The Dreaded Life Review

When we internalize this benevolent and helpful inner signal, and turn it against ourselves in the form of judgment and guilt, then we get what I call “the dreaded life review.”  In this life review, we get to see and observe and remember…sometimes in excruciating detail, all the “sins” of our lives….all the ways in which we have consciously or unconsciously hurt or injured a fellow human being.  If we are judgmental and critical of self or tend toward self-loathing, this dreaded life review can be an exercise in self-flagellation and self-punishment.  “Woe is me, I am a sinner.  Woe is me, I am undeserving of love, forgiveness.  Nobody likes me, everybody hates me, I’m gonna eat some worms……and I deserve it for how terrible I have been and continue to be.”  ARGH!!!!!  This little exercise in self-loathing is us pointing the finger of judgment and blame upon ourselves.  And if we are “God-fearing” people, we are sure to imagine that God is shaking HIS finger of blame at us and just waiting to hurl the fire and brimstone of eternal punishment our way.

 

God-fearing vs.
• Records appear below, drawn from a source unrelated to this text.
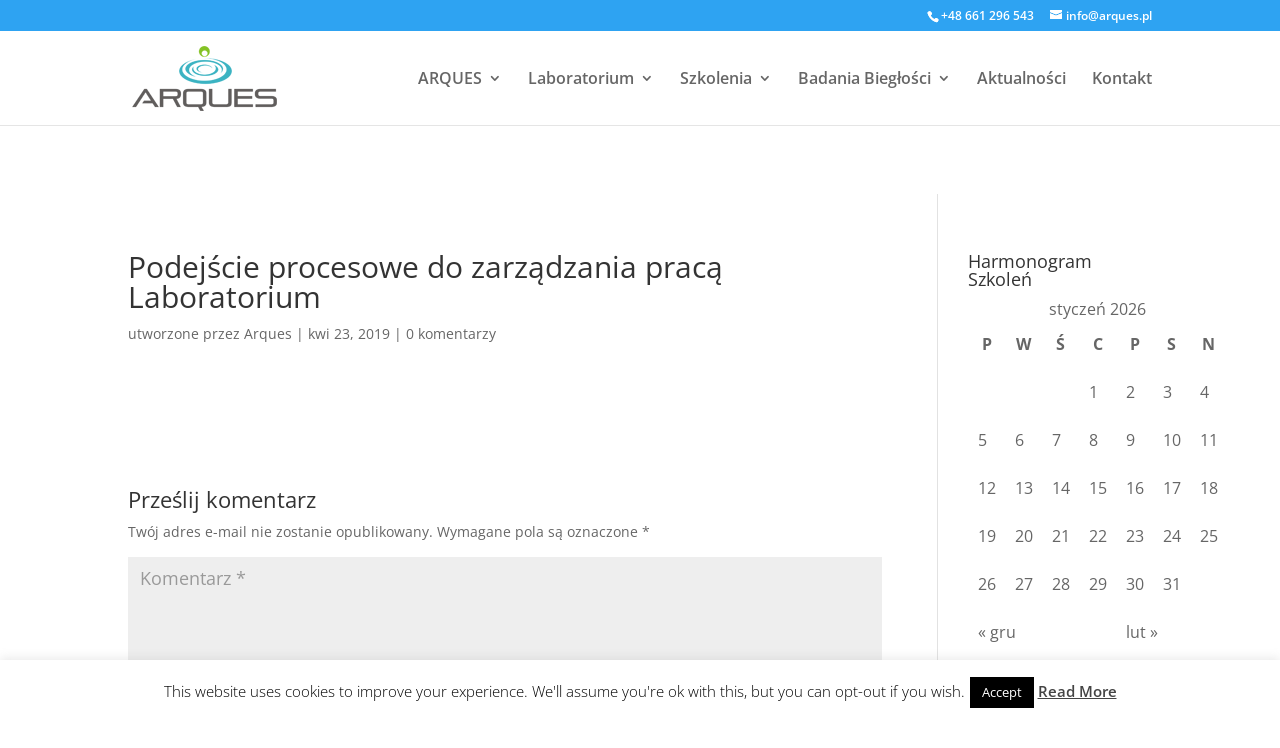

--- FILE ---
content_type: text/css
request_url: https://arques.pl/wp-content/uploads/wtfdivi/wp_head.css?ver=1612256515
body_size: -246
content:
@media only screen and (min-width:768px){#et-info{float:right !important}}#footer-info + #footer-info{display:none}.et-cart-info{display:none !important}

--- FILE ---
content_type: text/javascript
request_url: https://arques.pl/wp-content/uploads/wtfdivi/wp_footer.js?ver=1612256515
body_size: -134
content:
jQuery('#footer-info').html("&copy; Copyrights Arques Sp. z o.o. 2013-<span class=\"divibooster_year\"><\/span><script>jQuery(function($){$(\".divibooster_year\").text(new Date().getFullYear());});<\/script> | Engined <a href=\"https:\/\/wordpress.com\" target=\"_blank\">WordPress<\/a> | Realizacja: NET-ART Szamocin - Skuteczne Strony Internetowe");jQuery(function($){});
God-loving

The good news is that the only one punishing us for our “sinful” behavior is ourselves.  We are the one pointing the finger of judgement and blame while God is simply there holding us and waiting for us to ask to be released from the judgment that we are so good at heaping upon ourselves.  Like the story Jesus told of the Prodigal Son, it was the son who judged himself for having chosen separation from his father.  The father, simply welcomed his son home with open arms and held a great celebration, never shaking the finger of judgment or blame.  If Jesus understood God to be like the father in the story, then isn’t this the God we too are invited to know?  I think so.

 

Healing the Life Review

So, when the dreaded life review rears its ugly head, and we are tempted to fall into the pit of self-loathing, there is one thing we must do…….FORGIVE ourselves.  We are invited to look at the places in our lives where we have injured the fragile, intimate human connections and offer them for release.  We are invited to examine the deeper fears and unhealed wounds that may have caused us to hurt another and lift that up for healing and release.  And we are invited to STOP judging, punishing and hurling fire and brimstone upon ourselves.  The good news is again, we are not alone in this as there is a benevolent, loving, compassionate Source that is just waiting for us to lift the guilt off ourselves and place it in God’s loving hands where it can be healed and released, freeing us to return to the healthy and life-giving process of forgiveness, absolution and reconciliation.

 

Where have you experienced the “dreaded life review?”

Where are you tempted to indulge in self-judgment, punishment and self-loathing?

Where are you being invited to give your self-judgment and guilt over for healing and release?